FGS worked with the DWR Engineers to determine the most appropriate location for the system, taking into account the swimming ability of the Chinook salmon. Based upon a sustained swimming speed 3.4 body lengths per second, the minimum size of Chinook salmon expected at the site being 60 mm and a maximum design river velocity of 0.5 m/s, the minimum calculated barrier angle to flow was 24 degrees. Based upon this design the maximum approach velocity perpendicular to the barrier was estimated to be 0.20 m/s.
In addition, previous research carried out at the site had demonstrated that smolt could be carried back up the main river on a flood tide and could enter Georgina Slough, even though they may have originally passed the entrance to the slough when travelling downstream. As a result it was necessary to locate the end of the barrier sufficiently downstream to prevent this occurring. Another requirement of the system was to ensure river traffic could continue to use the river, and so all of the components of the system were designed to be located a minimum of 3.6m below the high water level, and 2.4m below the low water level.
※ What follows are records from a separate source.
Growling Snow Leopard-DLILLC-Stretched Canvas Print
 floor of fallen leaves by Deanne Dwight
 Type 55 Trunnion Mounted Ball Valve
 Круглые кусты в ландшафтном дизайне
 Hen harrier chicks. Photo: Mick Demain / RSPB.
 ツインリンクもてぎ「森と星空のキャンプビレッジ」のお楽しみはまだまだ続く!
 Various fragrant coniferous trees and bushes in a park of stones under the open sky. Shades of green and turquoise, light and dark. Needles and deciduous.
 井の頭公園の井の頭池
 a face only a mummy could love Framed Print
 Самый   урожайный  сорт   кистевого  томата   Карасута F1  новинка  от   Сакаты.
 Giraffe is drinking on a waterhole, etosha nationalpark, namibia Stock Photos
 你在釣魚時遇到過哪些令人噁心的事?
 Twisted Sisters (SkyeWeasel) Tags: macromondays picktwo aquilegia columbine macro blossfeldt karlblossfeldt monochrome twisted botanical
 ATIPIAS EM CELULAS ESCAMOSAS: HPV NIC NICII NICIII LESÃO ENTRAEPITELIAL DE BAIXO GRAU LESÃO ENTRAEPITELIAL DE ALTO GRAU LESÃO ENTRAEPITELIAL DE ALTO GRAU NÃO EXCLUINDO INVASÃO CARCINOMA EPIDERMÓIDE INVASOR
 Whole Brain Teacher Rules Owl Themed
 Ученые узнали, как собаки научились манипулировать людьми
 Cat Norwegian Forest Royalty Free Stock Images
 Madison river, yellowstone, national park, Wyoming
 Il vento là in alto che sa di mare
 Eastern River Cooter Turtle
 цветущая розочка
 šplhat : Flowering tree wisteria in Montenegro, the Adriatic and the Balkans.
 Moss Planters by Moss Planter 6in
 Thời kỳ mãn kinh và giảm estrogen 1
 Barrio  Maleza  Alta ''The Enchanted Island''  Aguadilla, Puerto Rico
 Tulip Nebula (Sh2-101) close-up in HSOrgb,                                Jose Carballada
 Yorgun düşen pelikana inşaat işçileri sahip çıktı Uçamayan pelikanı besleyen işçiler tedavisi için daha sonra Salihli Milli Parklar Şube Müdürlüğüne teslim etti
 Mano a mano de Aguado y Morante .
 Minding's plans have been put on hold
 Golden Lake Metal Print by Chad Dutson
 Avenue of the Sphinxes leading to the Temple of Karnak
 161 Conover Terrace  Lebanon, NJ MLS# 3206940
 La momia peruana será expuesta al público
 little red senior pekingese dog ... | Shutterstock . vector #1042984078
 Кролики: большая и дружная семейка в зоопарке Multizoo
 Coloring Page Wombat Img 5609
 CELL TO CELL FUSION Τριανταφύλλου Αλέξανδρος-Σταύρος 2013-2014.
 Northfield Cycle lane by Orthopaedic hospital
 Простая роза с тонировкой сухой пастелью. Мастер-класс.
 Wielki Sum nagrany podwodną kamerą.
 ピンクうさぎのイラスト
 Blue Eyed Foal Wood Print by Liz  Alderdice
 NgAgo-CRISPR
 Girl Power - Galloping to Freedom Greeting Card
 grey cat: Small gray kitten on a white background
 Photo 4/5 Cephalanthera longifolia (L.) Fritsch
Access to the site was limited, and so a staging area for the installation, as well as to house the BAFF Control Equipment, air supply system and project assessment team was located on the bifurcation between the Sacramento River and Georgiana Slough.
Based upon the required barrier angle and location constraints, a barrier totalling 192m in length was specified. The sound for the BAFF was supplied by means of a Sound Projector Array based system, which enabled the optimum signal to deflect Chinook salmon to be incorporated into the system. The Sound Projectors were located at 2m centres, and two High Intensity Light Bars were driven by each Sound Projector.
The deployment system was designed by OVIVO Water, and comprised of 16 frames, each 12m long. Six Sound Projectors were located on each frame, with the 12 High Intensity Light Bars running along the entire length of the frame. An FGS Power and Communication Hub was located at the centre of each frame, and connected back to the Control Equipment located on the shore, comprising a SILAS Control Unit and the Power Supply Units, which operated and monitored the performance of the entire system. The bubble pipe ran along the front of the frames, so that the bubbles were illuminated by the High Intensity Lights, and coupled with the Sound Projectors to enable the sound to be propagated throughout the bubble curtain.
Since the system was only installed on a temporary basis each spring, temporary piles were driven into the river in order to mount the deployment frames in the required location. The system was assembled offsite and each frame was tested before it was transported to site and installed by marine contractors and divers.
The system was assessed by tagging 1500 Chinook salmon with acoustic tags and tracking them using a 3D acoustic tracking system supplied by HTI comprising 28 hydrophones located upstream of the barrier, around the barrier itself, and also downstream of the barrier in both the Sacramento River and in Georgiana Slough.
The fish were released over a two month period approximately 9km upstream of the barrier to enable the fish to adjust to the river conditions, and the barrier was assessed with the BAFF either ‘ON’ or ‘OFF’.
The overall deflection efficiency of the system for Chinook salmon with the barrier ‘ON’ was 91%, however the conclusion of the project was that the number of fish lost down Georgiana Slough with the barrier off was less than previously thought, and so the DWR are currently reviewing other sites where the BAFF can be installed.